Was wondering what year this Mead Ranger is? It has the gilled tank but no amber lighted circular ports on the sides. Double diamond frame, delta silver ray on the front fender, tubular rack, possibly chrome seat undercarriage. I thought double diamond frames were early but gilled tanks were later, but I have only found through web searching gilled tanks with the amber side lights and this has no amber side lights.??? Looks to be hanging in the garage for about 20-30 years by the thickness of dust accumulated on it.


----------



## tripple3 (Oct 9, 2015)

It looks like a 1936 frame to me the seat stays are slightly rounded not straight like a double diamond. 
Here is another 36 motorbike



No it's not mine anymore.


----------



## the tinker (Oct 9, 2015)

Here is my 1936 [black and cream] and the 35 brown. the 35 has no gills in the tank and flat braces.


----------



## markivpedalpusher (Oct 9, 2015)

Schwinn built Rangers are typically a year behind in production. 36 frame and 37 tank if it has gills and the straps are forward mounted...


----------



## catfish (Oct 9, 2015)

tripple3 said:


> It looks like a 1936 frame to me the seat stays are slightly rounded not straight like a double diamond.
> Here is another 36 motorbike
> View attachment 241997
> No it's not mine anymore.




I agree. 36 or newer.


----------



## biker (Oct 9, 2015)

So it looks like its maybe a 1936 comparable to the black and cream bike tinker posted. Any idea of value on the bike?


----------



## catfish (Oct 9, 2015)

ronbug said:


> So it looks like its maybe a 1936 comparable to the black and cream bike tinker posted. Any idea of value on the bike?
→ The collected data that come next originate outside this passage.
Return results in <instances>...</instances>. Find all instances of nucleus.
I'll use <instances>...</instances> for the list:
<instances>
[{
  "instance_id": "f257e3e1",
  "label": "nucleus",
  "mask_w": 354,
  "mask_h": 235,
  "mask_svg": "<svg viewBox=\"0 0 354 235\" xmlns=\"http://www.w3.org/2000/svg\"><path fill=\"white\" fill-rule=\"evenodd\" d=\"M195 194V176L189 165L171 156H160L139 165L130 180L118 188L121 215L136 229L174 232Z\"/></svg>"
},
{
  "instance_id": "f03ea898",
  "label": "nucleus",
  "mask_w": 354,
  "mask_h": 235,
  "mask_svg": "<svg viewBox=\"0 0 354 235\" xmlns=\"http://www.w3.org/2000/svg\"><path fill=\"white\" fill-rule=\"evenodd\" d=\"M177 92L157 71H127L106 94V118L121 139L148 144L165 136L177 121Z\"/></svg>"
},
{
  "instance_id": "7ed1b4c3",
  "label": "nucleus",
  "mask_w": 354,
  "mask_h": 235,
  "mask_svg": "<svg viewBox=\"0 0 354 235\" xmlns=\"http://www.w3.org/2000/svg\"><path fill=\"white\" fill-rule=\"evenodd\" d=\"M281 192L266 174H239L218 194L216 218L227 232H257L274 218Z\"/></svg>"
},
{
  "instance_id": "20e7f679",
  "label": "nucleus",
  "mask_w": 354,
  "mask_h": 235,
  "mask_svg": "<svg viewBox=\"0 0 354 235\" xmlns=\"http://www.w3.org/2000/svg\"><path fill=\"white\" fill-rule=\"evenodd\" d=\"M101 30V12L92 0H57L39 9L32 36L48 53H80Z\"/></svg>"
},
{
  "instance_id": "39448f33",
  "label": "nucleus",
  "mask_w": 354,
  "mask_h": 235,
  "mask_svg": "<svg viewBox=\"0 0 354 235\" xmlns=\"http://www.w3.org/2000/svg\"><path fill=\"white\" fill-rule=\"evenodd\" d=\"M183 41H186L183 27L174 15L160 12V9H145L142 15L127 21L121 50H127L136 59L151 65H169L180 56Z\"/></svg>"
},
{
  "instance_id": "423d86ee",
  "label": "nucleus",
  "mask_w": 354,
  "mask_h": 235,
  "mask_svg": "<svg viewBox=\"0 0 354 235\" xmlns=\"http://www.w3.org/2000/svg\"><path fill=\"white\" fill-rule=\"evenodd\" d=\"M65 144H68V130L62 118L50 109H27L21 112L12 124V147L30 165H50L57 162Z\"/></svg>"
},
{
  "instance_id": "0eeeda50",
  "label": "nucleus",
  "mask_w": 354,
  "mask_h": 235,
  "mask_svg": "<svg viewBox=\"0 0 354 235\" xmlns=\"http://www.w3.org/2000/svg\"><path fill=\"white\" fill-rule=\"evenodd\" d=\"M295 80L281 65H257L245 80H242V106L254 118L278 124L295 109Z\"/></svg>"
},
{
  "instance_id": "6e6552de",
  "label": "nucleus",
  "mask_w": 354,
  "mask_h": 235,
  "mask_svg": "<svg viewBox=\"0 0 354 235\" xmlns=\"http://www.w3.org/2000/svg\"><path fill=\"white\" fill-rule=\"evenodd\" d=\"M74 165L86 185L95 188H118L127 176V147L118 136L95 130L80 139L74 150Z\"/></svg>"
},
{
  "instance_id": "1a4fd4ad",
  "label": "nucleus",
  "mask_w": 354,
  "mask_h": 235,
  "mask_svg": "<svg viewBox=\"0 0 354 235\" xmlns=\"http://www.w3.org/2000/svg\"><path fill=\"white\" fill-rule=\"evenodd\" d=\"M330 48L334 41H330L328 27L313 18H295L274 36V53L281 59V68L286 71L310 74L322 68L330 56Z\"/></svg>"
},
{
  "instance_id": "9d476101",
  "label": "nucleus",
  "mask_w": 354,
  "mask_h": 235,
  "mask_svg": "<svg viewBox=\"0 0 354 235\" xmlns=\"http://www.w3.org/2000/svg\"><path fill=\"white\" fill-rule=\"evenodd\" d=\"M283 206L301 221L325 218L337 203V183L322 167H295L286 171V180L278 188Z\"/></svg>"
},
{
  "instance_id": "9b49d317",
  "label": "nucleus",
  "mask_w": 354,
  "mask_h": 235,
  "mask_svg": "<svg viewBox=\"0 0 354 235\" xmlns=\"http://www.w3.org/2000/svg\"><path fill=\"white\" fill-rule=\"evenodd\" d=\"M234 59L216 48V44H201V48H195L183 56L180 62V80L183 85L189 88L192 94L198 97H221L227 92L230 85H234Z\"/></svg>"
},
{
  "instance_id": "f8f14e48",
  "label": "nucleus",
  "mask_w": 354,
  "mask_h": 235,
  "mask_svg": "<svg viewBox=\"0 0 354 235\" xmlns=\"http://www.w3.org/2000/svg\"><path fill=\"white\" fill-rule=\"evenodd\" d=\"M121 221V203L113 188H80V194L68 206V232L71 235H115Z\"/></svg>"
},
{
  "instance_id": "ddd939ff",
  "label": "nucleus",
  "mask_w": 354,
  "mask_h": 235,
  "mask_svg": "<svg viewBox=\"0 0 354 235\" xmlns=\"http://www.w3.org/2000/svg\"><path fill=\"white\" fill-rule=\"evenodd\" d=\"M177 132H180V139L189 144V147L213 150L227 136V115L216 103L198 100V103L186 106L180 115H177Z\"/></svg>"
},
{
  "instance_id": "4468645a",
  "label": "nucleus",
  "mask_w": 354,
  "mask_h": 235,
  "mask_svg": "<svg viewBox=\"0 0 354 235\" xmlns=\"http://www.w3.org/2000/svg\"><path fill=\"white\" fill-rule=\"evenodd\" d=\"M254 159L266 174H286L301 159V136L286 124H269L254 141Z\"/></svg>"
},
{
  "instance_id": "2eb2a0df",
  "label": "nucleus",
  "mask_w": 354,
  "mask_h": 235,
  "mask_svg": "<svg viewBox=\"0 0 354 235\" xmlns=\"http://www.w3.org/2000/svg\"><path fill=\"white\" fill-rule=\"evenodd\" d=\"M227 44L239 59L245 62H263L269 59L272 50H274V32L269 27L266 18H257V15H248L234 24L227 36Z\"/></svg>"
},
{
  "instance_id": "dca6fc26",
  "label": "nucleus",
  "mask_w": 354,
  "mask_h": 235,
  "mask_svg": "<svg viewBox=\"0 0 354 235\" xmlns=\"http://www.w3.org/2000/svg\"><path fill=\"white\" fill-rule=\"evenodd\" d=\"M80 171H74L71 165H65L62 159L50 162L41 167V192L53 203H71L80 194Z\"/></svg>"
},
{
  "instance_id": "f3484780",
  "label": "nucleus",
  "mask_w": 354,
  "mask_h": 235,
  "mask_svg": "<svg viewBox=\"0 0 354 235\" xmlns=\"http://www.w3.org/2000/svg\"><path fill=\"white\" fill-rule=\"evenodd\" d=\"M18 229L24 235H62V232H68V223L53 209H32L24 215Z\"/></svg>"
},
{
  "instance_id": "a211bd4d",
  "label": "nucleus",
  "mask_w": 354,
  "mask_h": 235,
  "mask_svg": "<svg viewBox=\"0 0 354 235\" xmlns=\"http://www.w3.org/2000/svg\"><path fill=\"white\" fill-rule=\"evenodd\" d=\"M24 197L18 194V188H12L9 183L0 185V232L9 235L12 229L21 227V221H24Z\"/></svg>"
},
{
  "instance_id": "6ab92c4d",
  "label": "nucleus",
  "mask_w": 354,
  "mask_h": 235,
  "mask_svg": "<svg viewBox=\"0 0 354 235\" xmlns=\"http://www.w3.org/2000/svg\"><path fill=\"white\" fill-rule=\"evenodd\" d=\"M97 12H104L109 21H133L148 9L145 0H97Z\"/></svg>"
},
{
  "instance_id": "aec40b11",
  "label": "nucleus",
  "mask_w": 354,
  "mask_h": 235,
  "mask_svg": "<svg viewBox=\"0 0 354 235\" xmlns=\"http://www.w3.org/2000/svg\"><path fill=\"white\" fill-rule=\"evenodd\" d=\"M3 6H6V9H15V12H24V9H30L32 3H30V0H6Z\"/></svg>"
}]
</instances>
Hard to say from just that one photo. Need to see more. And the inside of the tank.


----------



## biker (Oct 9, 2015)

ronbug said:


> So it looks like its maybe a 1936 comparable to the black and cream bike tinker posted. Any idea of value on the bike?




Some more photos.


----------



## biker (Oct 9, 2015)

Posted some more photos.


----------



## markivpedalpusher (Oct 9, 2015)

36 for Schwinn, 37 for Mead, 2k ball park IMO


----------



## WES PINCHOT (Oct 9, 2015)

I would agree!


----------